## COMPLETE THE FOLLOWING
1. In the Glean Agents announcement, which company's partnership enables on-prem deployment?
2. From the Glean Agents announcement, return the stretch from "Glean just made" through "speed, and cost." word for word.
3. For each statement, say whether the Glean Agents announcement agrees with it (yes or no), and quote the words of the announcement that decide it. (a) Glean Agents is now generally available. (b) The platform works with a single language model. (c) Arvind Jain is Glean's chief technology officer.
[GIVEN PASSAGE — start]
Glean just made a big push to bring AI agents out of tech demos and into actual workplaces. The company today announced the general availability of Glean Agents, an open platform for building, deploying and managing AI agents across enterprise environments. It's a significant expansion of Glean's work AI offerings, with dozens of pre-built agents, broader language model support, and enhanced security measures designed to make AI agents practical for everyday business use.
Key Points
- Dozens of prebuilt, customizable agents for business and personal workflows.
- Broad LLM choice and per-step model tuning for quality, speed, and cost.
- New MCP Server and open APIs enable secure agent interoperability at scale.
- Built-in governance, observability, and on-prem deployment via Dell partnership.
The enterprise AI space is littered with experimental agent technologies that never quite make it to widespread adoption. Glean is tackling the core reasons why: fragmented tools, limited data access, inconsistent performance, and security concerns that have kept promising agent technology stuck in proof-of-concept purgatory.

"AI agents should be in the hands of every employee and driving outcomes across the entire enterprise," said Arvind Jain, Founder & CEO of Glean. "Glean Agents turns that vision into a reality with an open, interoperable platform that integrates across systems, supports leading LLMs, and makes it easy to build and scale agents that actually move the business forward."
[GIVEN PASSAGE — finish]
[DATASET SECTION — start]
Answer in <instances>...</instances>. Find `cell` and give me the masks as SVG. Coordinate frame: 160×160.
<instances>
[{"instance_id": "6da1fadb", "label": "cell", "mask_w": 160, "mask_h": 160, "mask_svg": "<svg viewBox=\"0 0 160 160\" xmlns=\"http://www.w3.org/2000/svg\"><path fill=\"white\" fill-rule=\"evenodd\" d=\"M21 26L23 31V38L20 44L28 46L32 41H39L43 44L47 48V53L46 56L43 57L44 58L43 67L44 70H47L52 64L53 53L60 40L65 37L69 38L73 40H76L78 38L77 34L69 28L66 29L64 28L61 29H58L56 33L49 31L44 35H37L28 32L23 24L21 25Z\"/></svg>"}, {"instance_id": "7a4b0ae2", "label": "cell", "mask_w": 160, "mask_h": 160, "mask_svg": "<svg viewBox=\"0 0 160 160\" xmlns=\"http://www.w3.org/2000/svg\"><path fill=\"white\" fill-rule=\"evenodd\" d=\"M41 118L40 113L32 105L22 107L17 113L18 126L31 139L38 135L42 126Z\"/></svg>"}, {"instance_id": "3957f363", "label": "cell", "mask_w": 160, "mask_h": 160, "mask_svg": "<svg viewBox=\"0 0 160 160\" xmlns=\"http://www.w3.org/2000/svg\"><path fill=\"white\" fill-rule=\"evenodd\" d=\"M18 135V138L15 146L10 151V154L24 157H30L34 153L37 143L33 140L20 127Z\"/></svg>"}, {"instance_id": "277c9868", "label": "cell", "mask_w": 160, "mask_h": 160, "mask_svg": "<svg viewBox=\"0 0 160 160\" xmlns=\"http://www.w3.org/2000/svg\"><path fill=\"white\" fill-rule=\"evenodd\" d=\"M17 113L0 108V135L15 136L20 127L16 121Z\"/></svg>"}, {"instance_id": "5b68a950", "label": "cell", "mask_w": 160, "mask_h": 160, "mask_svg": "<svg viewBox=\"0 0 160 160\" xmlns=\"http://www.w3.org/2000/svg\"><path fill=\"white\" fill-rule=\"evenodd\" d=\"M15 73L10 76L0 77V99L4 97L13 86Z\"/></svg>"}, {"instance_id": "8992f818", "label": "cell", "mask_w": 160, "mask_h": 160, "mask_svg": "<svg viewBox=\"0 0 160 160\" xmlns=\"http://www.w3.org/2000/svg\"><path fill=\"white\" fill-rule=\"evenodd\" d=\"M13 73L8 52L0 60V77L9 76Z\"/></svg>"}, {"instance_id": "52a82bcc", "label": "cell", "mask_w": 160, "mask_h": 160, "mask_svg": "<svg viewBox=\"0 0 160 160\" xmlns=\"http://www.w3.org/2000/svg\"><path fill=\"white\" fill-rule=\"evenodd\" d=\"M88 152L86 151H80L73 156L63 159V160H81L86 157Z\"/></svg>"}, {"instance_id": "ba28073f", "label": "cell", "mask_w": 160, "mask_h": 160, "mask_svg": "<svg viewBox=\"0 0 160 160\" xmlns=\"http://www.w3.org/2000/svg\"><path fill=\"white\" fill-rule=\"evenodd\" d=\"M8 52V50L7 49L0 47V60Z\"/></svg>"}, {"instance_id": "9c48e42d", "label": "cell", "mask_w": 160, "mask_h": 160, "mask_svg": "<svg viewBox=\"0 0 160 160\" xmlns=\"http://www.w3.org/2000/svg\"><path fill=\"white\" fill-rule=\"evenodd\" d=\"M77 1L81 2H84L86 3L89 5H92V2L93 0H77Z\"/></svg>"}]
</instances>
[DATASET SECTION — finish]
## RESPONSE LIST
1. Dell.

2.
Glean just made a big push to bring AI agents out of tech demos and into actual workplaces. The company today announced the general availability of Glean Agents, an open platform for building, deploying and managing AI agents across enterprise environments. It's a significant expansion of Glean's work AI offerings, with dozens of pre-built agents, broader language model support, and enhanced security measures designed to make AI agents practical for everyday business use.
Key Points
- Dozens of prebuilt, customizable agents for business and personal workflows.
- Broad LLM choice and per-step model tuning for quality, speed, and cost.

3.
(a) Yes: "The company today announced the general availability of Glean Agents"
(b) No: "Broad LLM choice and per-step model tuning for quality, speed, and cost."
(c) No: "Arvind Jain, Founder & CEO of Glean"